Given task:
Without the pictures, copy all the entries below exactly.

[Scene-based reasoning records]
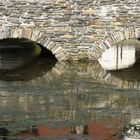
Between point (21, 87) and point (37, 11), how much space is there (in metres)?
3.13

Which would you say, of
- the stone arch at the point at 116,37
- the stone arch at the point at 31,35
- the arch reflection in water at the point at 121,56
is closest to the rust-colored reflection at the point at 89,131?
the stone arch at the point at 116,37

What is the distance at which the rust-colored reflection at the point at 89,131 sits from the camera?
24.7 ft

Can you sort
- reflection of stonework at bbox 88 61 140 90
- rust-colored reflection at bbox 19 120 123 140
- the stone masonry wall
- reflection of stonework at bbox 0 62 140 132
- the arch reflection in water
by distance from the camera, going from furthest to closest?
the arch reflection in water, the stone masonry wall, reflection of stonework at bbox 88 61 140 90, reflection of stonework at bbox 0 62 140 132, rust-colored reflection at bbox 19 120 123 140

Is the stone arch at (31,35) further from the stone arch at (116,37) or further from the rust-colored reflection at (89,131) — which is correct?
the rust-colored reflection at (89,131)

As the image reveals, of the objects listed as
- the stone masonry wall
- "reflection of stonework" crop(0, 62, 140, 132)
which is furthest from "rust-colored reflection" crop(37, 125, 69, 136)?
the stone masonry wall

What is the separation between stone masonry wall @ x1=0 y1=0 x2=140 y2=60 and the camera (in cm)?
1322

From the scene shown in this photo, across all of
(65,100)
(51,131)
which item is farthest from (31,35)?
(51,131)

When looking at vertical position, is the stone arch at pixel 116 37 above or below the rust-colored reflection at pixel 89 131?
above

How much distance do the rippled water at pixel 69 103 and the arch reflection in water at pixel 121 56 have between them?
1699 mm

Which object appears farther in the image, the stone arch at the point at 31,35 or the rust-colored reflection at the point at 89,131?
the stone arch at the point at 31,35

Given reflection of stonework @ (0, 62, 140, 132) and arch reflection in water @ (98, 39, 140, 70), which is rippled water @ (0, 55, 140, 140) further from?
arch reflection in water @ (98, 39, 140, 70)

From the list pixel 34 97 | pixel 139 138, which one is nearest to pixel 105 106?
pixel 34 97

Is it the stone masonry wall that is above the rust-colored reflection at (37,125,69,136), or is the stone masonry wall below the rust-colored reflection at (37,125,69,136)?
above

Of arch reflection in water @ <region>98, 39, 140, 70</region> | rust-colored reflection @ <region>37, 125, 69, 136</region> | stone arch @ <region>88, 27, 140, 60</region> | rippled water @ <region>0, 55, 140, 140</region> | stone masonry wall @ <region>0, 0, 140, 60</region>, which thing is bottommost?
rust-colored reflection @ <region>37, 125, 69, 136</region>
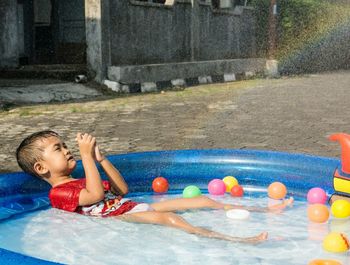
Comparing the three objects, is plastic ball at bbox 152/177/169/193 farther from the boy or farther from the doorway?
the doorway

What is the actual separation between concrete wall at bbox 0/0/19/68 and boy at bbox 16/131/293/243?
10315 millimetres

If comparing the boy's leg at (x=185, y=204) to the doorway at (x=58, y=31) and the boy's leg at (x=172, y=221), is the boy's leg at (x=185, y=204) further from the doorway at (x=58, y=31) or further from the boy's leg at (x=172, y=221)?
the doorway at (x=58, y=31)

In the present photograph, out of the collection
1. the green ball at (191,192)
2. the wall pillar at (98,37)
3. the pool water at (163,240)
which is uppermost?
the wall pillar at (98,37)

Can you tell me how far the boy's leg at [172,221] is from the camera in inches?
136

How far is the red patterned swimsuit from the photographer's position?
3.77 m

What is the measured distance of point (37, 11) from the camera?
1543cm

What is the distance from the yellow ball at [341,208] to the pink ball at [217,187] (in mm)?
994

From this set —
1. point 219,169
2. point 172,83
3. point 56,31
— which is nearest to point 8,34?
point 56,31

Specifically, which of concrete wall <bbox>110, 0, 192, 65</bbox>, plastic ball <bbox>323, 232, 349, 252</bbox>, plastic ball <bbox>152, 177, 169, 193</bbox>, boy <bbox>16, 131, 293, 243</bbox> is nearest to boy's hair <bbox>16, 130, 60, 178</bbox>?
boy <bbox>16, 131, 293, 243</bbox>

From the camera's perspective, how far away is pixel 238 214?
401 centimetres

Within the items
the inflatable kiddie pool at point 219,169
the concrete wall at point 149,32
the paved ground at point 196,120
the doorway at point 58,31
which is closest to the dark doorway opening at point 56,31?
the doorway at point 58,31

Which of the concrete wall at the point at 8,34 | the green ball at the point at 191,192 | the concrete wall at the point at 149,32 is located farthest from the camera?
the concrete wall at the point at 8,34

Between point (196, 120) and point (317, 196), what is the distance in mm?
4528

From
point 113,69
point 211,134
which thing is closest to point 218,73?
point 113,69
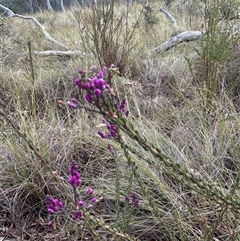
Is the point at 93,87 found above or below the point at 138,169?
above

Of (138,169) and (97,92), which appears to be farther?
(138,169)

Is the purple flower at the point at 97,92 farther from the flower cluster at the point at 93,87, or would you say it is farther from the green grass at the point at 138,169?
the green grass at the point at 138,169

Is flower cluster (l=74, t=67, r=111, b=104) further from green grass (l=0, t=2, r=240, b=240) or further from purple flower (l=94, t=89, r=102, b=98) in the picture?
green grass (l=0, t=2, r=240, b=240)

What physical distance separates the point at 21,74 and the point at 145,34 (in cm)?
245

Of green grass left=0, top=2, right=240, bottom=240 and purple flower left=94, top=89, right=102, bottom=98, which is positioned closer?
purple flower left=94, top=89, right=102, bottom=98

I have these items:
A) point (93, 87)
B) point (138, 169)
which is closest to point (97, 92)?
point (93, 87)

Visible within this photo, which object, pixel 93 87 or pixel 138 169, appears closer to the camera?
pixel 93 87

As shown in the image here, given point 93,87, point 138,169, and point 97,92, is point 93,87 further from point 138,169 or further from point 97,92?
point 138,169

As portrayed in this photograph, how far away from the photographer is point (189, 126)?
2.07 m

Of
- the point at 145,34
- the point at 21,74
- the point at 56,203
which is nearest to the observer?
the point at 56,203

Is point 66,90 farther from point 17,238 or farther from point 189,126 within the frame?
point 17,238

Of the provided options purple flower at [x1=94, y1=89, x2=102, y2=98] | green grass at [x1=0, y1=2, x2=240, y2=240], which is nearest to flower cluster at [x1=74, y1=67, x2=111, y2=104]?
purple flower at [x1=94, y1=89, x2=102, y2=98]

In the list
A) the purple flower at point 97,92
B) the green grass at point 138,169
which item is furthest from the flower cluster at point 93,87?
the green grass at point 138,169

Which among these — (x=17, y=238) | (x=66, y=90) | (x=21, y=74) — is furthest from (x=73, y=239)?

Complete output:
Between point (21, 87) and point (37, 11), how much space is there (in metres)?
3.13

Which would you say, of
- the stone arch at the point at 116,37
- the stone arch at the point at 31,35
- the arch reflection in water at the point at 121,56
is closest to the rust-colored reflection at the point at 89,131?
the stone arch at the point at 116,37

What is the distance at which the rust-colored reflection at the point at 89,131 sits from the camera?
24.7 ft

Can you sort
- reflection of stonework at bbox 88 61 140 90
- rust-colored reflection at bbox 19 120 123 140
- the stone masonry wall
- reflection of stonework at bbox 0 62 140 132
- the arch reflection in water
by distance from the camera, going from furthest to closest?
the arch reflection in water, the stone masonry wall, reflection of stonework at bbox 88 61 140 90, reflection of stonework at bbox 0 62 140 132, rust-colored reflection at bbox 19 120 123 140

Is the stone arch at (31,35) further from the stone arch at (116,37) or further from the rust-colored reflection at (89,131) — which is correct?
the rust-colored reflection at (89,131)

As the image reveals, of the objects listed as
- the stone masonry wall
- "reflection of stonework" crop(0, 62, 140, 132)
which is furthest from "rust-colored reflection" crop(37, 125, 69, 136)?
the stone masonry wall

What is the separation between stone masonry wall @ x1=0 y1=0 x2=140 y2=60 and the camera (in cm)?
1322

From the scene shown in this photo, across all of
(65,100)
(51,131)
which item is farthest from (31,35)?
(51,131)

When looking at vertical position, is the stone arch at pixel 116 37 above or below the rust-colored reflection at pixel 89 131?
above

How much distance do the rippled water at pixel 69 103 and the arch reflection in water at pixel 121 56 have between them?
1699 mm

Which object appears farther in the image, the stone arch at the point at 31,35 or the rust-colored reflection at the point at 89,131?
the stone arch at the point at 31,35

Given reflection of stonework @ (0, 62, 140, 132) and arch reflection in water @ (98, 39, 140, 70), which is rippled water @ (0, 55, 140, 140) further from?
arch reflection in water @ (98, 39, 140, 70)

From the list pixel 34 97 | pixel 139 138, which one is nearest to pixel 105 106?
pixel 34 97

Is it the stone masonry wall that is above the rust-colored reflection at (37,125,69,136), or is the stone masonry wall below the rust-colored reflection at (37,125,69,136)?
above

Of arch reflection in water @ <region>98, 39, 140, 70</region> | rust-colored reflection @ <region>37, 125, 69, 136</region> | stone arch @ <region>88, 27, 140, 60</region> | rippled water @ <region>0, 55, 140, 140</region> | stone masonry wall @ <region>0, 0, 140, 60</region>, which thing is bottommost?
rust-colored reflection @ <region>37, 125, 69, 136</region>
Comparing the three objects, is plastic ball at bbox 152/177/169/193 farther from the boy or farther from the doorway?
the doorway

What is the actual separation between concrete wall at bbox 0/0/19/68 and boy at bbox 16/131/293/243?
10315 millimetres

If comparing the boy's leg at (x=185, y=204) to the doorway at (x=58, y=31) and the boy's leg at (x=172, y=221), is the boy's leg at (x=185, y=204) further from the doorway at (x=58, y=31) or further from the boy's leg at (x=172, y=221)?
the doorway at (x=58, y=31)

In the present photograph, out of the collection
1. the green ball at (191,192)
2. the wall pillar at (98,37)
3. the pool water at (163,240)
which is uppermost?
the wall pillar at (98,37)

Can you tell me how far the boy's leg at [172,221] is from the camera in inches?
136

How far is the red patterned swimsuit from the photographer's position?
3.77 m

What is the measured distance of point (37, 11) from the camera?
1543cm

What is the distance from the yellow ball at [341,208] to the pink ball at [217,187] (in mm)?
994

From this set —
1. point 219,169
2. point 172,83
3. point 56,31
— which is nearest to point 8,34?
point 56,31

Specifically, which of concrete wall <bbox>110, 0, 192, 65</bbox>, plastic ball <bbox>323, 232, 349, 252</bbox>, plastic ball <bbox>152, 177, 169, 193</bbox>, boy <bbox>16, 131, 293, 243</bbox> is nearest to boy's hair <bbox>16, 130, 60, 178</bbox>?
boy <bbox>16, 131, 293, 243</bbox>

From the camera's perspective, how far away is pixel 238 214?
401 centimetres

Within the items
the inflatable kiddie pool at point 219,169
the concrete wall at point 149,32
the paved ground at point 196,120
the doorway at point 58,31
which is closest to the dark doorway opening at point 56,31?
the doorway at point 58,31

Which of the concrete wall at the point at 8,34 | the green ball at the point at 191,192 | the concrete wall at the point at 149,32 is located farthest from the camera?
the concrete wall at the point at 8,34

Between point (196, 120) and point (317, 196), what is the distance in mm?
4528

From
point 113,69
point 211,134
which thing is closest to point 218,73?
point 113,69
Is the point at 93,87 found above or below the point at 138,169?
above

Of (138,169) and (97,92), which appears to be farther?
(138,169)

Is the purple flower at the point at 97,92 farther from the flower cluster at the point at 93,87, or would you say it is farther from the green grass at the point at 138,169?
the green grass at the point at 138,169

Is flower cluster (l=74, t=67, r=111, b=104) further from green grass (l=0, t=2, r=240, b=240) or further from purple flower (l=94, t=89, r=102, b=98) in the picture?
green grass (l=0, t=2, r=240, b=240)

What physical distance separates the point at 21,74 and the point at 145,34 (in cm)?
245

Of green grass left=0, top=2, right=240, bottom=240 and purple flower left=94, top=89, right=102, bottom=98, which is positioned closer?
purple flower left=94, top=89, right=102, bottom=98

I have these items:
A) point (93, 87)
B) point (138, 169)
which is closest to point (97, 92)?
point (93, 87)

Visible within this photo, which object, pixel 93 87 or pixel 138 169, appears closer to the camera?
pixel 93 87

As shown in the image here, given point 93,87, point 138,169, and point 97,92, is point 93,87 further from point 138,169 or further from point 97,92?
point 138,169

As portrayed in this photograph, how far away from the photographer is point (189, 126)?
2.07 m

Of
- the point at 145,34
- the point at 21,74
- the point at 56,203
which is nearest to the observer?
the point at 56,203

Is point 66,90 farther from point 17,238 or farther from point 189,126 within the frame?
point 17,238

Of the provided options purple flower at [x1=94, y1=89, x2=102, y2=98] | green grass at [x1=0, y1=2, x2=240, y2=240], which is nearest to flower cluster at [x1=74, y1=67, x2=111, y2=104]?
purple flower at [x1=94, y1=89, x2=102, y2=98]

In the list
A) the purple flower at point 97,92
B) the green grass at point 138,169
which item is furthest from the flower cluster at point 93,87?
the green grass at point 138,169

Which among these — (x=17, y=238) | (x=66, y=90) | (x=21, y=74) — is furthest from (x=73, y=239)?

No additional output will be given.